List of tasks:
a) From the text below on biomagnetic separations, list every clinical research application that Sandrine Godichaud names as a use for magnetic particles.
b) Please pick up the text on biomagnetic separations below, not the material after it, and write what comes after its last sentence.

Document text:
# # #

Biomagnetic separations are expanding into nontraditional fields including neurology and proteomics as new disciplines discover the availability of gentle ways to separate cells and even classes of cells. It seems that many people who have never used magnetic separation are now considering this technology. To further boost utility, manufacturers are developing new ways to maximize biomagnetic separations’ potential.
As Sandrine Godichaud, product manager, Ademtech (www.ademtech.com), points out, “Magnetic particles are a powerful and versatile diagnostic tool and are particularly indicated for use in a number of clinical research applications such as microbiology, immunology, proteomics, molecular biology, drug discovery, and cancer research.
“Magnetic nanoparticles provide interesting perspectives for realizing novel diagnostic sensors because they allow the detection of magnetic particles specifically bound to the biological target at low concentration. The nature of the magnetic nanoparticles plays a crucial role in developing a sensitive and specific magnetic sensor.” With such benefits, it’s no wonder companies are expanding their uses.
Automation is entering the field of biomagnetic particle separations. “A lot of people have requirements for sample prep upfront, and biomagnetic separations are quite easy to automate,” notes Rick Galloway, director of particle technology at Seradyn (www.thermo.com/seradyn), a subsidiary of Thermo Fisher. Likewise, “new application fields are exploding,” he says.

# # #

Supplied records:
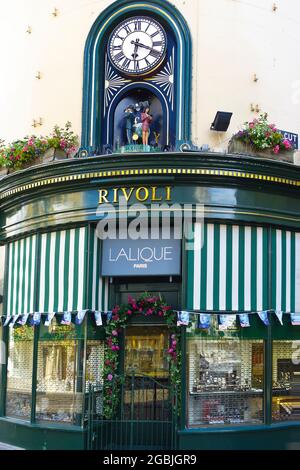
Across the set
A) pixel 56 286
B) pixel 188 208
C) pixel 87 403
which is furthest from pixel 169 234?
pixel 87 403

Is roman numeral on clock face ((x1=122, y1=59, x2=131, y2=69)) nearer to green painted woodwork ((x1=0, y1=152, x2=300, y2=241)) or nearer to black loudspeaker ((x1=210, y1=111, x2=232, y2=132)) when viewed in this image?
black loudspeaker ((x1=210, y1=111, x2=232, y2=132))

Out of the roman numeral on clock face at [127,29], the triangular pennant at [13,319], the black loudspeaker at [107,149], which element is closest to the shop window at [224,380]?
the triangular pennant at [13,319]

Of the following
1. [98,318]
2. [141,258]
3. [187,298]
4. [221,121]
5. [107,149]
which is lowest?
[98,318]

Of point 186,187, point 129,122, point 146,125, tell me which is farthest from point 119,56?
point 186,187

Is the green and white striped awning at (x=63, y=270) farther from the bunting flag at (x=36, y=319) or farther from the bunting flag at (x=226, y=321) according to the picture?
the bunting flag at (x=226, y=321)

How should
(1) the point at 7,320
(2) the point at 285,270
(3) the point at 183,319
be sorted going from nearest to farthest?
1. (3) the point at 183,319
2. (2) the point at 285,270
3. (1) the point at 7,320

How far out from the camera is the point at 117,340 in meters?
12.5

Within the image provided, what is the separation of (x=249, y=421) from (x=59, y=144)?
614 cm

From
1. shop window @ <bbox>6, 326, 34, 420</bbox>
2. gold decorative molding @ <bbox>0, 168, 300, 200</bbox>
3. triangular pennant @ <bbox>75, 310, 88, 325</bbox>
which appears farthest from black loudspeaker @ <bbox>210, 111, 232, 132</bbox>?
shop window @ <bbox>6, 326, 34, 420</bbox>

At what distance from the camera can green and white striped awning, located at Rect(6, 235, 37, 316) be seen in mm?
13164

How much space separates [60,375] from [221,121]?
545 cm

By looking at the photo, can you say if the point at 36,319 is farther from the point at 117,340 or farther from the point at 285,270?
the point at 285,270

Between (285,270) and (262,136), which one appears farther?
(285,270)

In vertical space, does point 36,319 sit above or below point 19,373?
above
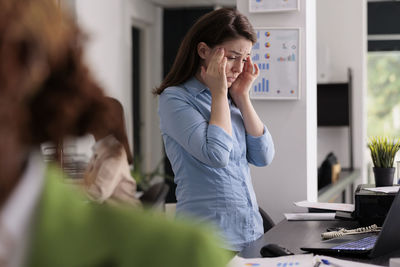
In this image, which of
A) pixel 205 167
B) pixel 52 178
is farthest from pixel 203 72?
pixel 52 178

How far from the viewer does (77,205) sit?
1.72 ft

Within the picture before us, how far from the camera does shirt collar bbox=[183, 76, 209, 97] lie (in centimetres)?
237

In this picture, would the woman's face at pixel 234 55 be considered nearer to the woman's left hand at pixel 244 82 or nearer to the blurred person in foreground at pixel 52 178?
the woman's left hand at pixel 244 82

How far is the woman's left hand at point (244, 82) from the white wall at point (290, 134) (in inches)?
30.7

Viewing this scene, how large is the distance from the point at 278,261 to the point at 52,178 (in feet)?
4.88

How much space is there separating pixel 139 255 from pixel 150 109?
7.98 metres

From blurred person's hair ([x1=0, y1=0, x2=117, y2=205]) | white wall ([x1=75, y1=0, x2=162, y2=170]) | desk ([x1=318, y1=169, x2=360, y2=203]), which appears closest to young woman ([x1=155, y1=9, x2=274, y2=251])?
blurred person's hair ([x1=0, y1=0, x2=117, y2=205])

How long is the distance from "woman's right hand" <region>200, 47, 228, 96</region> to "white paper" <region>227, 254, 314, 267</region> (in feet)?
2.14

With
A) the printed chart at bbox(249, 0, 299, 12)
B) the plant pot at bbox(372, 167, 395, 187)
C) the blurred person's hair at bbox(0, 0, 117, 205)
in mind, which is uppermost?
the printed chart at bbox(249, 0, 299, 12)

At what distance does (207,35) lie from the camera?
2389 mm

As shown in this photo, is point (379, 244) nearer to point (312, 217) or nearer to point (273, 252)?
point (273, 252)

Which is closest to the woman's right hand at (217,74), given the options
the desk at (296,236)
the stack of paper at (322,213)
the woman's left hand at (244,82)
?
the woman's left hand at (244,82)

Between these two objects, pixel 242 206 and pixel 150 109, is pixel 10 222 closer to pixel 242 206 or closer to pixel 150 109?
pixel 242 206

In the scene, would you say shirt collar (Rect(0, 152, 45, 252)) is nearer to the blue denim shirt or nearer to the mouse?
the mouse
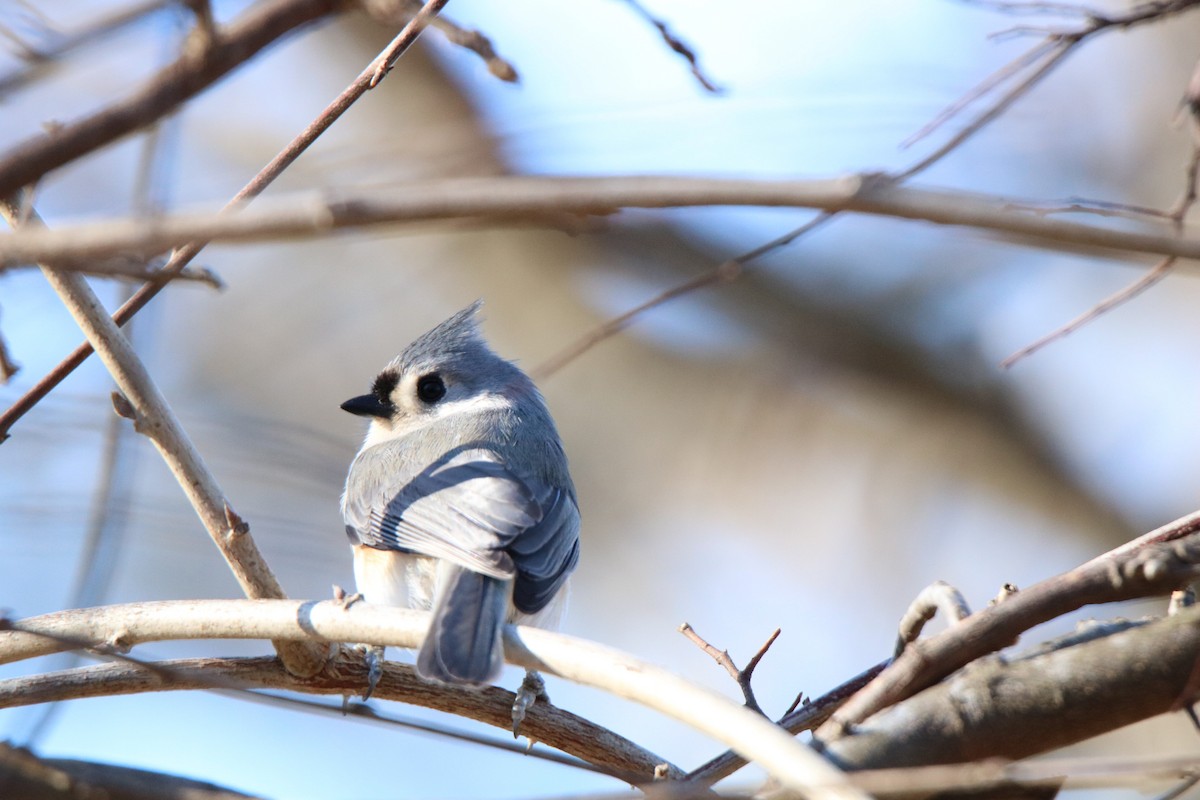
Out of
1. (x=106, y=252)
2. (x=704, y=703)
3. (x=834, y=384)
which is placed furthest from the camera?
(x=834, y=384)

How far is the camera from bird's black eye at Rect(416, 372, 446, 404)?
3854 millimetres

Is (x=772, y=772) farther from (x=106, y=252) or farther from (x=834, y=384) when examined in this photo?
(x=834, y=384)

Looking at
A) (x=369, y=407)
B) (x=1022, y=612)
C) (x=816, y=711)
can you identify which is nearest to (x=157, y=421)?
(x=816, y=711)

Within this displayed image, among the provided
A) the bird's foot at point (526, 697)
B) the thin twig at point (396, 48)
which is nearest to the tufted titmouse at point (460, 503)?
the bird's foot at point (526, 697)

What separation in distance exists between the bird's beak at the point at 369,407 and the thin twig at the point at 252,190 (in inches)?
64.7

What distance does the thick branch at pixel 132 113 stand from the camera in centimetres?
96

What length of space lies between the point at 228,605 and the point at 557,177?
1.23 metres

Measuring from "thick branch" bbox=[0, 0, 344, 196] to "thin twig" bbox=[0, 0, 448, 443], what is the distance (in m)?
0.71

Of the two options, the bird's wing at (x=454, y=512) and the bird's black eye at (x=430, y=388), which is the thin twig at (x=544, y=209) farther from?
the bird's black eye at (x=430, y=388)

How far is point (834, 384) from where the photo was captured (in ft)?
22.4

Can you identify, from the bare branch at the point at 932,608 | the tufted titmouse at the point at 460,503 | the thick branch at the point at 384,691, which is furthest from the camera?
the tufted titmouse at the point at 460,503

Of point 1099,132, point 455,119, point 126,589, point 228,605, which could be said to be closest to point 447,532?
point 228,605

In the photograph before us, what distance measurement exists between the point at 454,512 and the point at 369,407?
1.12 meters

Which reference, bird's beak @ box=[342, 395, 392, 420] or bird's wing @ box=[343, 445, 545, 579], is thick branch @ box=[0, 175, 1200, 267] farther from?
bird's beak @ box=[342, 395, 392, 420]
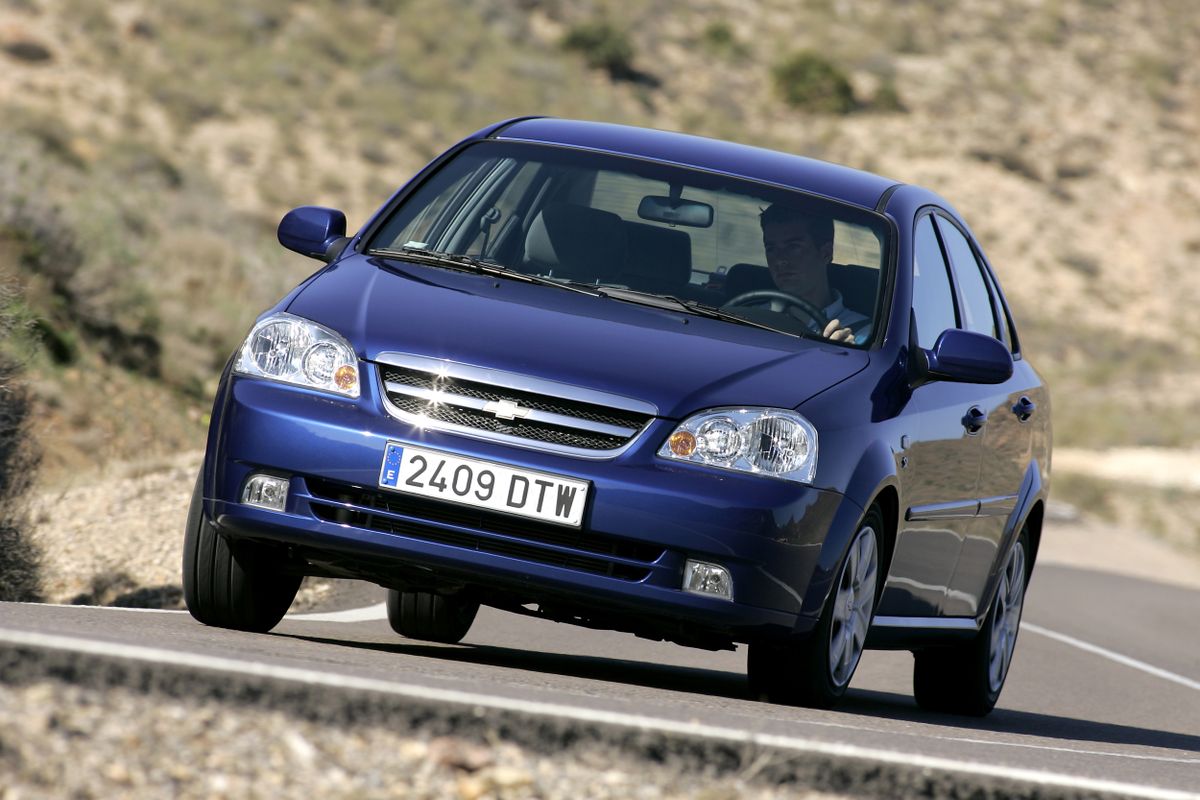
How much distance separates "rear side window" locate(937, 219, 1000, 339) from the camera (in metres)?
7.80

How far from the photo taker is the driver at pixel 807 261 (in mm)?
6715

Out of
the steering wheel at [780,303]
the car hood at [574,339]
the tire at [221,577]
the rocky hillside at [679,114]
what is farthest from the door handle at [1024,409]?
the rocky hillside at [679,114]

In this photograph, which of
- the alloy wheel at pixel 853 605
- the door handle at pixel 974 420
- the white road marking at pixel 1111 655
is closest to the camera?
the alloy wheel at pixel 853 605

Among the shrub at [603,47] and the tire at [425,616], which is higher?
the shrub at [603,47]

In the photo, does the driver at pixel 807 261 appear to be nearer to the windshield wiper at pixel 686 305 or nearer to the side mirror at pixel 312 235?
the windshield wiper at pixel 686 305

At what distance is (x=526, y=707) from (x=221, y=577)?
8.38 feet

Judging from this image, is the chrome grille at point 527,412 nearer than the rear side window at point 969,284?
Yes

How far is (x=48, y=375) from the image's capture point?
54.4 ft

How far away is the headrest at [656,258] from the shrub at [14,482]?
289 cm

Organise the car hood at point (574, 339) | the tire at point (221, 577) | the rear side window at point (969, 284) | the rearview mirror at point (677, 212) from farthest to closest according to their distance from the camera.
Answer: the rear side window at point (969, 284)
the rearview mirror at point (677, 212)
the tire at point (221, 577)
the car hood at point (574, 339)

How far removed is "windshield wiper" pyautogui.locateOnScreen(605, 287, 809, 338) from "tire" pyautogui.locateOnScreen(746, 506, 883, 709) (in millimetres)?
734

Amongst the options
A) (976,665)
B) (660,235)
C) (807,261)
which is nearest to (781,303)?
(807,261)

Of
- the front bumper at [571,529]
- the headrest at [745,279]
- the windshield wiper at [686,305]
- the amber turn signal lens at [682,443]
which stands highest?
the headrest at [745,279]

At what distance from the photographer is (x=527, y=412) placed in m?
5.68
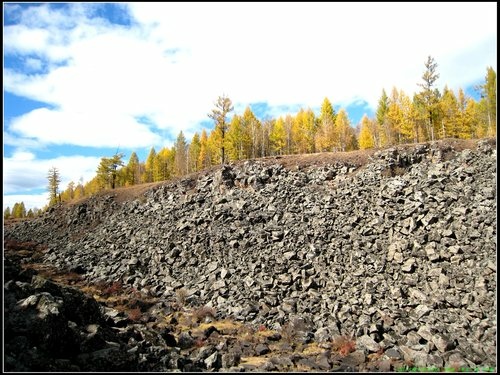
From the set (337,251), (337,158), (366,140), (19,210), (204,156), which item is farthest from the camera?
(19,210)

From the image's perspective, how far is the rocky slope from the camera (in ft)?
61.2

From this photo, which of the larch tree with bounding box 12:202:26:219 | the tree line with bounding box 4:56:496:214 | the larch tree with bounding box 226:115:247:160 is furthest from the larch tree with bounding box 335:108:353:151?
the larch tree with bounding box 12:202:26:219

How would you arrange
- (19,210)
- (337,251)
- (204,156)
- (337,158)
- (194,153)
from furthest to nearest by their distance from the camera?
(19,210) → (194,153) → (204,156) → (337,158) → (337,251)

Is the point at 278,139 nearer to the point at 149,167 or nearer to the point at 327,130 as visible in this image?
the point at 327,130

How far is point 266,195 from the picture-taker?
35312mm

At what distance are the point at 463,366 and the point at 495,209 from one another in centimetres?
1274

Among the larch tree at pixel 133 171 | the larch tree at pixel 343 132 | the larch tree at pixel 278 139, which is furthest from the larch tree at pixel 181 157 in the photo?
the larch tree at pixel 343 132

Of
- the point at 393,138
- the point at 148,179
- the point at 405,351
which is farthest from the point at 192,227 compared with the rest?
the point at 148,179

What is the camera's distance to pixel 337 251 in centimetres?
2589

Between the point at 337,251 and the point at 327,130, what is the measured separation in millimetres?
39561

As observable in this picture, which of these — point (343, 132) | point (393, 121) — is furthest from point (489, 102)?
point (343, 132)

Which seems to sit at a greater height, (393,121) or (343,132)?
(393,121)

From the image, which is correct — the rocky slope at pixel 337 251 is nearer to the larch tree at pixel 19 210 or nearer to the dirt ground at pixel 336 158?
the dirt ground at pixel 336 158

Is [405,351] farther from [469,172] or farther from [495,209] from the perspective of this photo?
[469,172]
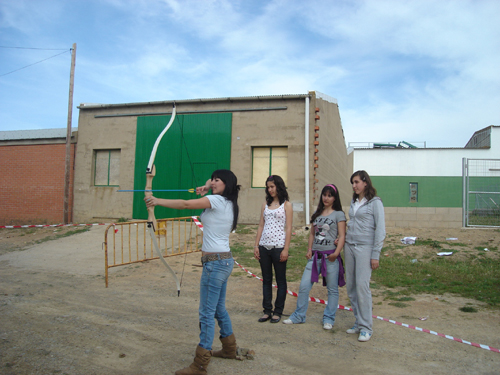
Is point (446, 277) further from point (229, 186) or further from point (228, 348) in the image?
point (229, 186)

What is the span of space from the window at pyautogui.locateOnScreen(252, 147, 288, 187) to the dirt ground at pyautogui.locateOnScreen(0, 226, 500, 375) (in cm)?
700

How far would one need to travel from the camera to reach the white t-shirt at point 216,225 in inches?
125

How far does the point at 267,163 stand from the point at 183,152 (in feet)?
10.9

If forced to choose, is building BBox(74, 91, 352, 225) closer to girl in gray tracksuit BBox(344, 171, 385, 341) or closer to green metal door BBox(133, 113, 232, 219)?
green metal door BBox(133, 113, 232, 219)

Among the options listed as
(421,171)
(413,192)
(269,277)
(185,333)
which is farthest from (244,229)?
(421,171)

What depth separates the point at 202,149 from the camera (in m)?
14.0

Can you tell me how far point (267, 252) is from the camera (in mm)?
4504

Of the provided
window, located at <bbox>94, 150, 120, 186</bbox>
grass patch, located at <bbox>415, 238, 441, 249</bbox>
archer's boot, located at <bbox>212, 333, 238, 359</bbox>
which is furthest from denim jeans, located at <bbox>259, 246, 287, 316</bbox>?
window, located at <bbox>94, 150, 120, 186</bbox>

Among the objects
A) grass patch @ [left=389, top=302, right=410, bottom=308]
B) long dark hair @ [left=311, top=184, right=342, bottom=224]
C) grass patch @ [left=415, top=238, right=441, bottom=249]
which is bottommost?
grass patch @ [left=389, top=302, right=410, bottom=308]

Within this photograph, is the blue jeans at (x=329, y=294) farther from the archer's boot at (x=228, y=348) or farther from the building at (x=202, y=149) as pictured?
the building at (x=202, y=149)

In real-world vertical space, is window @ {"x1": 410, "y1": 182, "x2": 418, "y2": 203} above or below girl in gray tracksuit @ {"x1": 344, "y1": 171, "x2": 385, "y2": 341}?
above

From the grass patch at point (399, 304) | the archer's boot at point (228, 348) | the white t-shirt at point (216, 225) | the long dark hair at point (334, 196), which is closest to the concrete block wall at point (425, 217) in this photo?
the grass patch at point (399, 304)

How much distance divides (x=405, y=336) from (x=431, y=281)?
2.94 meters

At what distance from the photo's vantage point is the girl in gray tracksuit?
3.92m
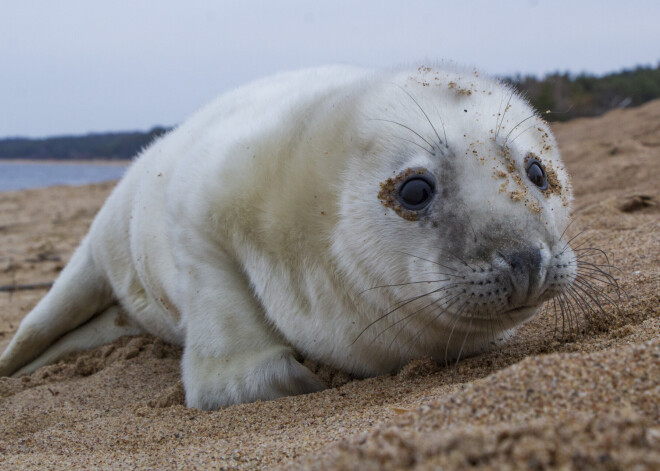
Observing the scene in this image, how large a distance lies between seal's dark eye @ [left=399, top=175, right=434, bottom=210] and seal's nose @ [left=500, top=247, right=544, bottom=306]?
0.33m

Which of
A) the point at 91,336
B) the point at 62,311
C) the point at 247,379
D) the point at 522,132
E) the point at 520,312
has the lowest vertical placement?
the point at 91,336

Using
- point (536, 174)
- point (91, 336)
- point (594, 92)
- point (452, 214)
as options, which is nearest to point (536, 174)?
point (536, 174)

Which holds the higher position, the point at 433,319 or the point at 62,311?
the point at 433,319

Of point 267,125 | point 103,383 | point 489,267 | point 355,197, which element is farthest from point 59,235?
point 489,267

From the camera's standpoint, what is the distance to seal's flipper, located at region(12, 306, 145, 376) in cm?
360

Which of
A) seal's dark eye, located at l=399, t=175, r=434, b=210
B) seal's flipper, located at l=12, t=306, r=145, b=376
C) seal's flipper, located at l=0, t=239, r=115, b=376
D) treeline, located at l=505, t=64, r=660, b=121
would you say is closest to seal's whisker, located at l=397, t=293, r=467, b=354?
seal's dark eye, located at l=399, t=175, r=434, b=210

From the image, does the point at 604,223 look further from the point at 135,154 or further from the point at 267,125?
the point at 135,154

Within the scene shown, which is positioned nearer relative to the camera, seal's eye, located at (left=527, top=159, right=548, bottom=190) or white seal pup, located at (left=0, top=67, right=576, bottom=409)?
white seal pup, located at (left=0, top=67, right=576, bottom=409)

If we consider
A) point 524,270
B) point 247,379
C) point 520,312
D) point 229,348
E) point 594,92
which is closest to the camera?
point 524,270

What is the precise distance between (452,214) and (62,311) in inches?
99.5

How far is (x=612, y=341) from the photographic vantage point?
1.88 meters

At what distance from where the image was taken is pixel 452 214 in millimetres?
1915

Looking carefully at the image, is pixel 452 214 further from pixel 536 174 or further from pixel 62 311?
pixel 62 311

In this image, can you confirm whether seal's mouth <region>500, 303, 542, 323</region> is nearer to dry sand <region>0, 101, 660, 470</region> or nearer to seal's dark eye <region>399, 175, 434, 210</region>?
dry sand <region>0, 101, 660, 470</region>
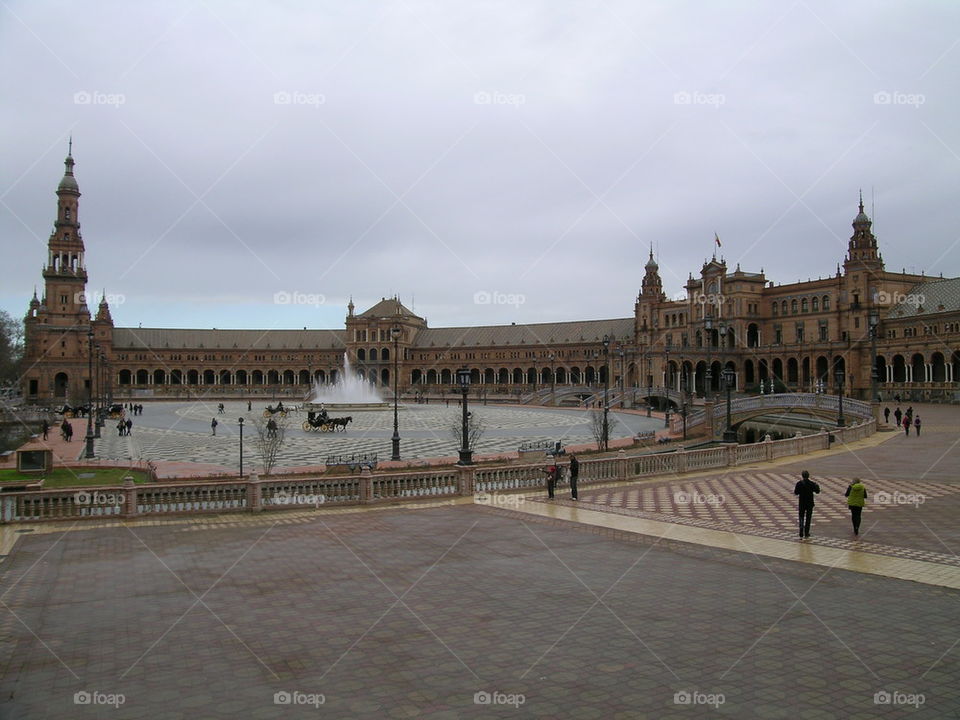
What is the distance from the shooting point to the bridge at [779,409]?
152 ft

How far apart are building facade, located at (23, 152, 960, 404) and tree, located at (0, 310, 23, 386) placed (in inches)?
104

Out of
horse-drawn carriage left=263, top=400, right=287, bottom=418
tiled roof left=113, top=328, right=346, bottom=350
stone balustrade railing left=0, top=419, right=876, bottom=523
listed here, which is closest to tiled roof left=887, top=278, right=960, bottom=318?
horse-drawn carriage left=263, top=400, right=287, bottom=418

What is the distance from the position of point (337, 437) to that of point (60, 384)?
84.8 meters

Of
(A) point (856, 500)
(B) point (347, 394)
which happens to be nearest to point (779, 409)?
(A) point (856, 500)

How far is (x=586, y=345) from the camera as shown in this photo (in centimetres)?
12794

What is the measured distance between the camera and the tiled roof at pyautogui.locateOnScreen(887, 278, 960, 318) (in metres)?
77.8

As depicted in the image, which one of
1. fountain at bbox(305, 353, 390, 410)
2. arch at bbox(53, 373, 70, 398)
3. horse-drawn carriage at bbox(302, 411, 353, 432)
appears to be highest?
arch at bbox(53, 373, 70, 398)

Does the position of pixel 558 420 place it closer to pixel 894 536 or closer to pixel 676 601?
pixel 894 536

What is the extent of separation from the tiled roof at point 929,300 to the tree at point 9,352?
105487 millimetres

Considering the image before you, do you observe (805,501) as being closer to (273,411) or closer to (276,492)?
(276,492)

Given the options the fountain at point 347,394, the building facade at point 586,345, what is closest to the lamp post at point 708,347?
the building facade at point 586,345

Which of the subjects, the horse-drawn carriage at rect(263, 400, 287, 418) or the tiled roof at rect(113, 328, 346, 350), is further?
the tiled roof at rect(113, 328, 346, 350)

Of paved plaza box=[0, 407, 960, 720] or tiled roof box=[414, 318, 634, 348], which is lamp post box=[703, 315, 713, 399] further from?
tiled roof box=[414, 318, 634, 348]

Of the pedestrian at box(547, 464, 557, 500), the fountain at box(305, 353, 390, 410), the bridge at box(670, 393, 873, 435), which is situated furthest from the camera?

# # #

Answers per task:
a)
- Microbiology
- Immunology
- Proteomics
- Molecular biology
- Drug discovery
- Cancer research

b)
Proteomics is an intense area of research as scientists drill deeper and deeper to identify proteins or groups of proteins that indicate a disease state or disease predisposition. “Some of these proteins are present in extremely small quantities,” Galloway notes. So, considering that human blood contains hundreds of thousands of proteins, mass spectrometry—the traditional quantification method—is impractical. Instead, by applying biomagnetic separation upstream, mass spec analysis is improved by allowing it to focus on the proteins of interest.”
Nonspecific binding is a universal problem for biomagnetic separations, Galloway says, and Thermo Fisher has next-stage products in development to minimize nonspecific binding. Thermo’s strategy involves the particle itself.
Rather than making a coated particle that binds to a specific target and then adding a compound to block nonspecific binding, we’re doing the reverse—making a blocked particle and then making it target specific,” he remarks.
ThermoFisher is also developing surface coatings specific to various classes of targets rather than to specific targets themselves. For example, Galloway says, the particle coating may bind all phosphopeptides in the solution, which would benefit sample prep for mass spec.